* [Problem set]:
(a) From the page on teaching yourself R, duplicate the stretch from "Those students will" through "minimize the pain.".
(b) Answer these questions using the page on teaching yourself R:
(i) In what year did the author learn R from public web resources?
(ii) According to the quoted passage, what percentage of the time is starting with data ingest and tidying routine and boring?
(iii) What does the page say students should not be taught first through lecturing?

* [Page text]:
Category Archives: Data analysis

How to Teach Yourself R

(Or, “how to teach professionals to teach themselves R”).

Background: I taught myself R in 2014 from public web resources, and since then have steered several cohorts of data analysts at my organization through various R curricula, adapting based on their feedback.  This is geared toward people teaching themselves R outside of graduate school (I perceive graduate students to have more built-in applications and more time for learning, though I don’t speak from experience).  I say “students” below but I am referring to professionals.

I’ve tried combinations of Coursera’s Data Science Specialization, DataCamp’s R courses, and the “R for Data Science” textbook.  Here’s what I’ve learned about learning and teaching R and what I recommend.

The Reward vs. The Pain

R can do many valuable things, once you’re past the basics. It is also frustrating to learn.  A few learners are interested in R itself (they may eventually join the #rstats Twitter community), but most people have problems to solve.  For them, R is not a destination, but a means to an end.

Those students will stick with R so long as the value-to-frustration ratio is sufficiently high.  Their path to learning R must maximize the reward and minimize the pain.

(I’m one of those interested-in-R-itself people, and realized this divide the hard way when the learning resources that worked for me failed for people with a more practical motivation).

Maximizing The Reward

1. Start with the juiciest topics

Hadley Wickham explains his unconventional (and good, in my opinion) sequencing of topics in R for Data Science:

Starting with data ingest and tidying is sub-optimal because 80% of the time it’s routine and boring, and the other 20% of the time it’s weird and frustrating. That’s a bad place to start learning a new subject! Instead, we’ll start with visualisation and transformation of data that’s already been imported and tidied. That way, when you ingest and tidy your own data, your motivation will stay high because you know the pain is worth it.

Maximize the reward by starting with the highest-yield, most-compelling stuff.  Begin by teaching students to count and chart, or to do the things that got them interested in R – not by lecturing on R’s object classes!

* [Given information]:
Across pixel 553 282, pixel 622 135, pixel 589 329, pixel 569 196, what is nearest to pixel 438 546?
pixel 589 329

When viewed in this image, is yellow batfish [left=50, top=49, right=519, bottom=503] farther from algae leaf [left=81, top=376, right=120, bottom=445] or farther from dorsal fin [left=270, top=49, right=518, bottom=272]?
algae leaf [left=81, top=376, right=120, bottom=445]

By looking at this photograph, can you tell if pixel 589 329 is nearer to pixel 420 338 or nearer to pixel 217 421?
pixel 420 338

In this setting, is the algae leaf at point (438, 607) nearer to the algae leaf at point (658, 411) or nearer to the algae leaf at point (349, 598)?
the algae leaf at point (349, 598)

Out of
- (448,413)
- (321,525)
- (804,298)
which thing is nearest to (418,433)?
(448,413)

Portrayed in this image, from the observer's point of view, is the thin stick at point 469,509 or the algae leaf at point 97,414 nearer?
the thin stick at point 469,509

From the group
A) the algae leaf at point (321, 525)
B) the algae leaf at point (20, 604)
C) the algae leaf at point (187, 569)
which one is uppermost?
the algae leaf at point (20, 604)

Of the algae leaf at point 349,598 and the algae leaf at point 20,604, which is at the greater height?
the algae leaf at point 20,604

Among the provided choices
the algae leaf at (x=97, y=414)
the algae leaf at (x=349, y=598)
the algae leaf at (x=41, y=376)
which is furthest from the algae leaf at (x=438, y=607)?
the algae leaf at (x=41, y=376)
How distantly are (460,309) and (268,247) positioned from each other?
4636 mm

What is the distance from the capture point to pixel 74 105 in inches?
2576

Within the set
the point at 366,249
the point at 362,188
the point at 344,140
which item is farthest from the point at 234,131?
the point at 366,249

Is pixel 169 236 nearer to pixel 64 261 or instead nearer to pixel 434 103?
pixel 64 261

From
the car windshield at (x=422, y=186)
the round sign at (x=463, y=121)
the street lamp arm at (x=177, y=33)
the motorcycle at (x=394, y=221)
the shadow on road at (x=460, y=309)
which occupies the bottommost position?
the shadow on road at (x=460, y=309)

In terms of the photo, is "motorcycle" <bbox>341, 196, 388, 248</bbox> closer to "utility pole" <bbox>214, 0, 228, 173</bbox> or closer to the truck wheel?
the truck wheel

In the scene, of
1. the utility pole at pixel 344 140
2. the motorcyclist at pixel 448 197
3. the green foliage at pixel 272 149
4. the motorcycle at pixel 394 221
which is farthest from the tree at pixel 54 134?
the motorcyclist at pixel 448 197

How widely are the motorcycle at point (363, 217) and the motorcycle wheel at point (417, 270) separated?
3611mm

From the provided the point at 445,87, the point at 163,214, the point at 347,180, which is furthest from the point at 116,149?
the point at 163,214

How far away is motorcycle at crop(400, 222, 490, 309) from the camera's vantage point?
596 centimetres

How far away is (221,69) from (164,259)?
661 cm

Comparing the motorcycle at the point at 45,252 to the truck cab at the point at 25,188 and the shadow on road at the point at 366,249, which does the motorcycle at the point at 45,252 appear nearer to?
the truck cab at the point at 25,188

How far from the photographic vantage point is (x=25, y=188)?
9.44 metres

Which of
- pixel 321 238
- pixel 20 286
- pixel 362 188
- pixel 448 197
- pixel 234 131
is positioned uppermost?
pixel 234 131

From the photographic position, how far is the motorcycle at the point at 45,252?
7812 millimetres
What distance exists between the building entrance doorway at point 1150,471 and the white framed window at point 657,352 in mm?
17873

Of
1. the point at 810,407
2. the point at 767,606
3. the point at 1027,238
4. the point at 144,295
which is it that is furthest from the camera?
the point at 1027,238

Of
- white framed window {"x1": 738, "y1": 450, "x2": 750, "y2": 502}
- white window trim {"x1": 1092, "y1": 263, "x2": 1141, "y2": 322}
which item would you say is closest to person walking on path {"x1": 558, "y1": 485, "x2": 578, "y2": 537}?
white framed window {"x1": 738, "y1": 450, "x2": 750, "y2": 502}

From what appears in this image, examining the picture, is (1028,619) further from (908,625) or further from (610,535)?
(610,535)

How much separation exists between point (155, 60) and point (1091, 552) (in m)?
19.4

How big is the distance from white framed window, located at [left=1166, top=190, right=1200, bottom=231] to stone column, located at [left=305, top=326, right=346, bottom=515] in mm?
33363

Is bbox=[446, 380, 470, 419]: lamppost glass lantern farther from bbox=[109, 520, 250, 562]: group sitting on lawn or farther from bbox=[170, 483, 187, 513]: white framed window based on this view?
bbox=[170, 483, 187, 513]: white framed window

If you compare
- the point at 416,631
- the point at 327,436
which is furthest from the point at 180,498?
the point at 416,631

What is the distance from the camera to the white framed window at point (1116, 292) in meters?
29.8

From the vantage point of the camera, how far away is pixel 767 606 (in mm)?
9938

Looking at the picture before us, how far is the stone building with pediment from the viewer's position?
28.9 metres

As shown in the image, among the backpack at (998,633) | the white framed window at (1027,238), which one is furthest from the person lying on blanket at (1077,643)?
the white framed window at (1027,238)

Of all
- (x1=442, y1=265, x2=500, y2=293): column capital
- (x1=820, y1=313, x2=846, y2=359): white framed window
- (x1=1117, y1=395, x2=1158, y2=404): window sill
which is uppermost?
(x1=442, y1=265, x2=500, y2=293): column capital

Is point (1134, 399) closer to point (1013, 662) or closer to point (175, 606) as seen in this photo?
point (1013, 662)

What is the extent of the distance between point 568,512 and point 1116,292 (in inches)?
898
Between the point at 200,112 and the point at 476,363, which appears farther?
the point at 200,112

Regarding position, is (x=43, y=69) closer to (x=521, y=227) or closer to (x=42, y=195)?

* [Answers to the exercise]:
(a)
Those students will stick with R so long as the value-to-frustration ratio is sufficiently high.  Their path to learning R must maximize the reward and minimize the pain.

(b)
(i) 2014
(ii) 80%
(iii) R's object classes